■ **WORK INSTRUCTION**
Please restate word for word all lines from the one containing "Warranty: 80,000 kilometers or 6-12 months" to the final line of the entries, and include no pictures.

[Dataset entries]
──────────────────────────────

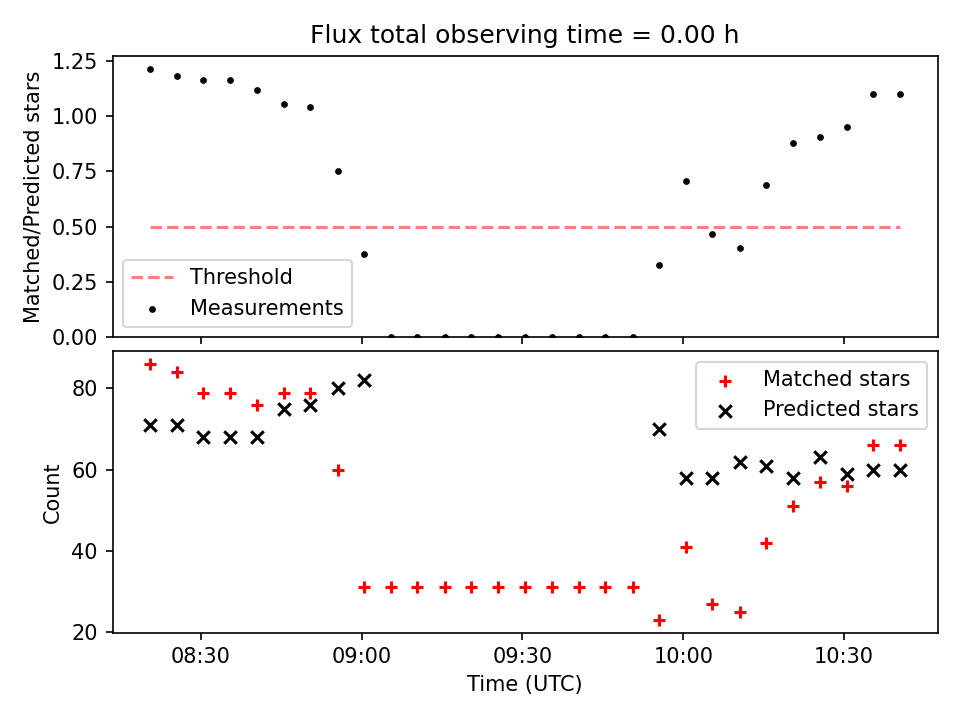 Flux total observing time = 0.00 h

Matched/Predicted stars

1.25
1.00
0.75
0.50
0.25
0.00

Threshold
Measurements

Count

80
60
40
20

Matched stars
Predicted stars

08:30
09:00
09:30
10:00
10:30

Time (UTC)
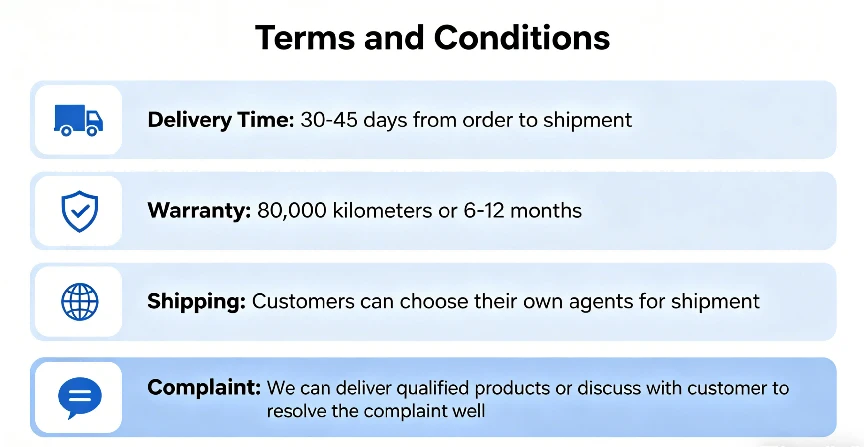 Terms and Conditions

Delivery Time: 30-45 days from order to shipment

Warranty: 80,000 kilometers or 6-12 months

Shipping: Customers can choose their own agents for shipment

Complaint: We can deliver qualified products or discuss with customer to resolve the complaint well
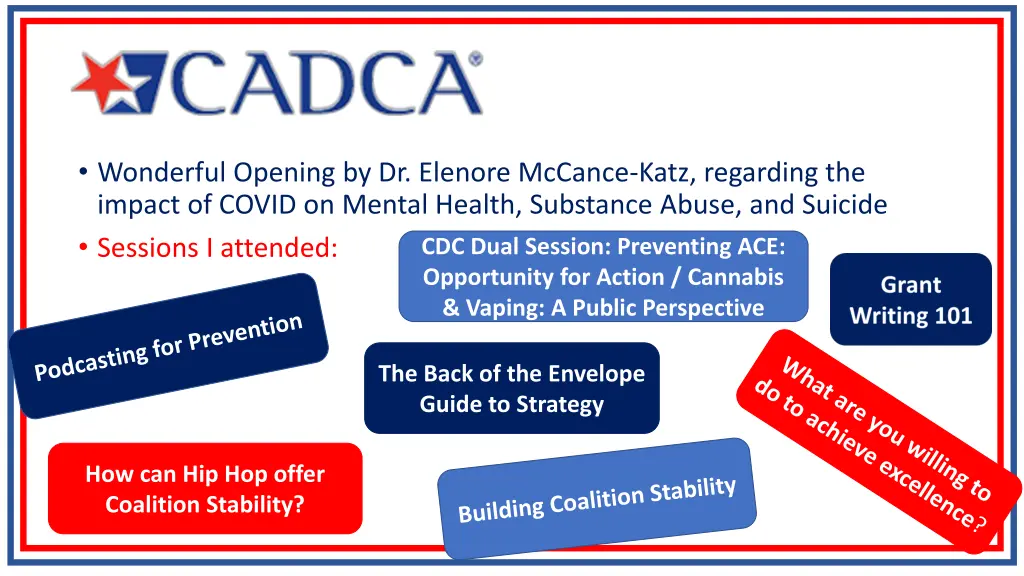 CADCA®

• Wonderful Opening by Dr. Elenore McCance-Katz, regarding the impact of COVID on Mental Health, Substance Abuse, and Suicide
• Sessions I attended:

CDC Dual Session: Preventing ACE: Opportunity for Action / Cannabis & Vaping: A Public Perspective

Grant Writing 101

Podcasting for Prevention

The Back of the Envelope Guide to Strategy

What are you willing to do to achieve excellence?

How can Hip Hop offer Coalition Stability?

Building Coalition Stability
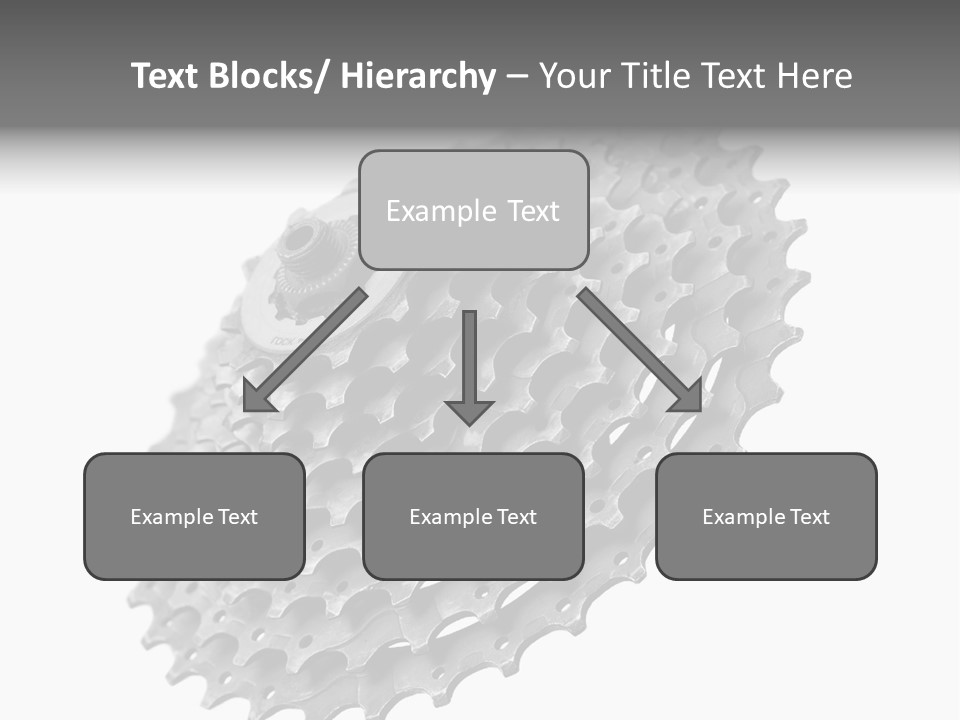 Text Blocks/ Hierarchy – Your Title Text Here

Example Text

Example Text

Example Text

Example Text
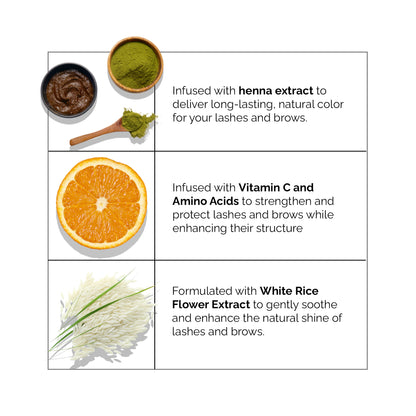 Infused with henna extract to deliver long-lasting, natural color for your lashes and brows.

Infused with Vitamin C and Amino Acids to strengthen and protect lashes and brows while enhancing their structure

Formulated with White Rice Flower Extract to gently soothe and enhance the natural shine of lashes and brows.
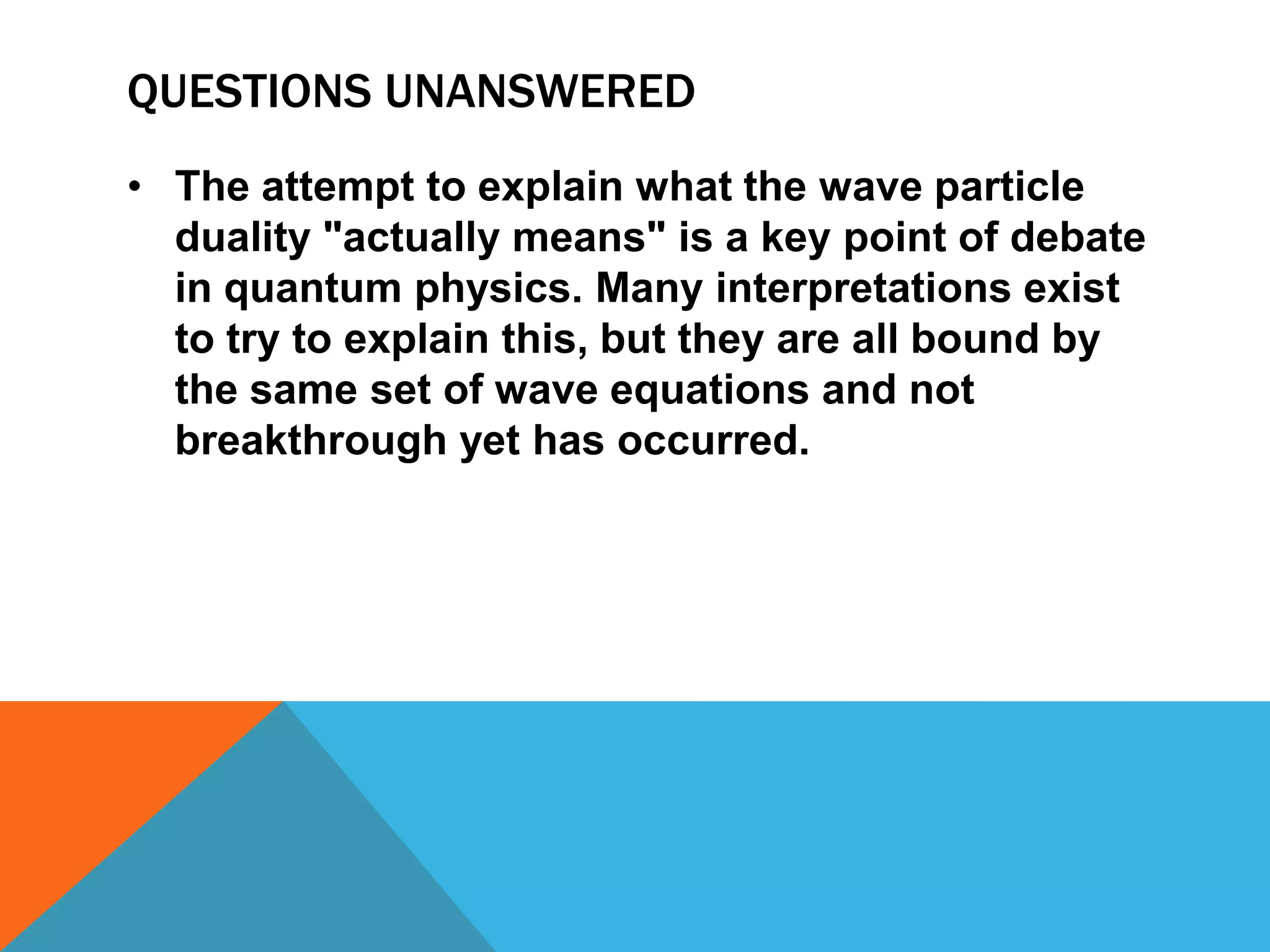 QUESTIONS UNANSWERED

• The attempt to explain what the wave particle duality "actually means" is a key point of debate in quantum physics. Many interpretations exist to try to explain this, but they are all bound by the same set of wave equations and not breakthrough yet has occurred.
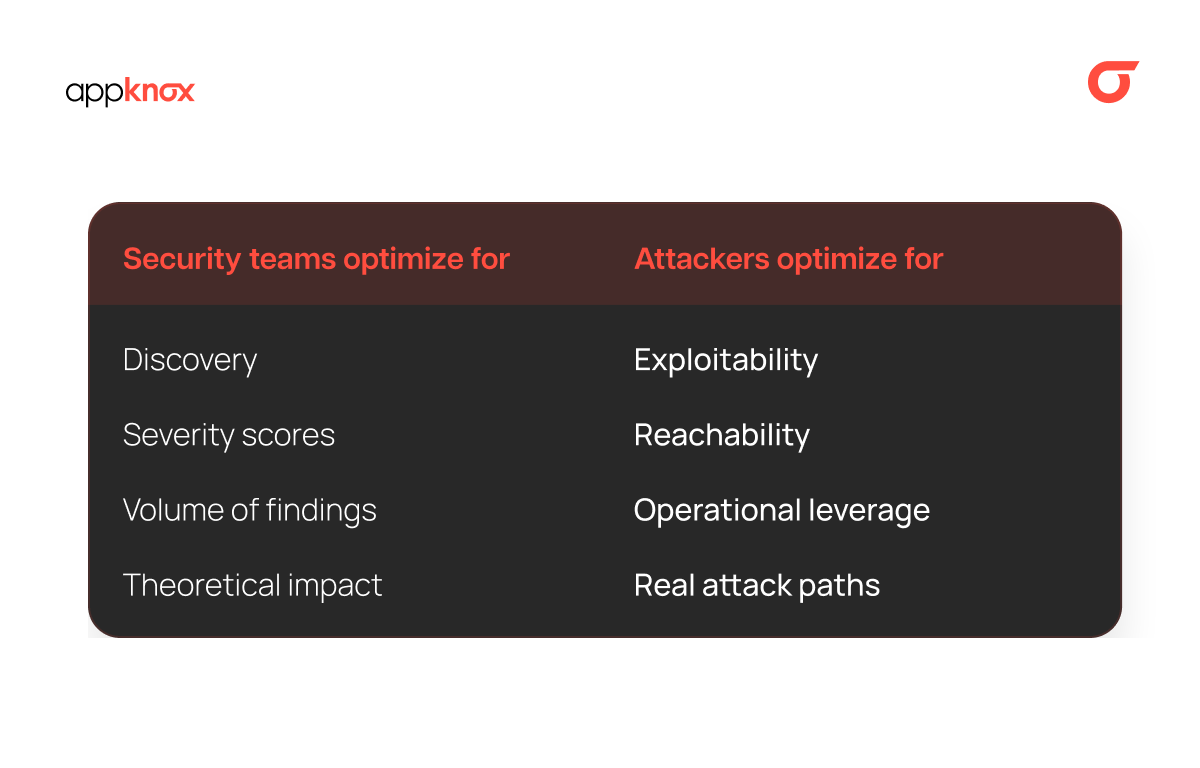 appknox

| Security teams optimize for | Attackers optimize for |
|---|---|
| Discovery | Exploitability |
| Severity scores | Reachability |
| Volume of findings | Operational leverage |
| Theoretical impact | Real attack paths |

──────────────────────────────

■ **THE ANSWER**
Warranty: 80,000 kilometers or 6-12 months

Shipping: Customers can choose their own agents for shipment

Complaint: We can deliver qualified products or discuss with customer to resolve the complaint well
 CADCA®

• Wonderful Opening by Dr. Elenore McCance-Katz, regarding the impact of COVID on Mental Health, Substance Abuse, and Suicide
• Sessions I attended:

CDC Dual Session: Preventing ACE: Opportunity for Action / Cannabis & Vaping: A Public Perspective

Grant Writing 101

Podcasting for Prevention

The Back of the Envelope Guide to Strategy

What are you willing to do to achieve excellence?

How can Hip Hop offer Coalition Stability?

Building Coalition Stability
 Text Blocks/ Hierarchy – Your Title Text Here

Example Text

Example Text

Example Text

Example Text
 Infused with henna extract to deliver long-lasting, natural color for your lashes and brows.

Infused with Vitamin C and Amino Acids to strengthen and protect lashes and brows while enhancing their structure

Formulated with White Rice Flower Extract to gently soothe and enhance the natural shine of lashes and brows.
 QUESTIONS UNANSWERED

• The attempt to explain what the wave particle duality "actually means" is a key point of debate in quantum physics. Many interpretations exist to try to explain this, but they are all bound by the same set of wave equations and not breakthrough yet has occurred.
 appknox

| Security teams optimize for | Attackers optimize for |
|---|---|
| Discovery | Exploitability |
| Severity scores | Reachability |
| Volume of findings | Operational leverage |
| Theoretical impact | Real attack paths |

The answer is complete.